Oh i know remmi it wasn't about choice. We won our game so i was happy. I just wish i coulda done both. Still don't know what the score was tonight. I have it recorded gonna watch it tommorrow morning.


----------



## Goldy's Pal (Jan 6, 2004)

goosebusters2 said:


> I think the twins can make it to the playoffs without liriano and radke, but they will have a lot of trouble making past the first round with the rotation they have. Although boof, and garza have pitched well lately I don't think they have the experience to handle the pressure of a playoff game.

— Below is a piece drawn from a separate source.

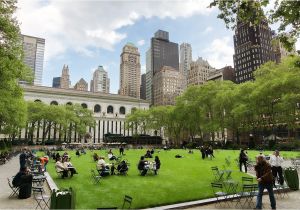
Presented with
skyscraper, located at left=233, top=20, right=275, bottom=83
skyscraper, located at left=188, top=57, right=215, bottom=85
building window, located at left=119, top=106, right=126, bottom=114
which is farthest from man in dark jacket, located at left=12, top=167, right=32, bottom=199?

I was just talking to a friend of mine tonight about that and I hate to agree. I listened to the Bonser pre game interview and he talked about how relaxed he is now compared to earlier in his starts and I thought great, I think that is a huge step but in NY in Oct. I'll be nervous for the both of us X 10.


----------



## Tator (Dec 10, 2005)

get castillo to make a routine play, and we wont' have to sweat the small things :lol:

btw, cubs are fighint for last place in the majors, ya, we want the draft picks baby


----------



## njsimonson (Sep 24, 2002)

Darn Cleveland. Gotta get 2-outta-3.

That comeback was nice, but our boys in the bullpen tanked.


----------



## 870 XPRS (Mar 12, 2003)

2 out of 3 is great......the one game we didn't win was the game Johan pitched, are you kidding me.


----------



## Norm70 (Aug 26, 2005)

One game out going to boston, exiciting eh :beer:


----------



## djleye (Nov 14, 2002)

What a roller coaster we have been on with these guys........Sure is fun!!!


----------



## njsimonson (Sep 24, 2002)

Even better: 3-outta-4...forgot last week it was a 4 gamer at Jacobs.

Red Sox are surging too late, Tue-Wed-Thur will be a test. Get 2 outta 3, and sweep Baltimore...come home with the Division lead.


----------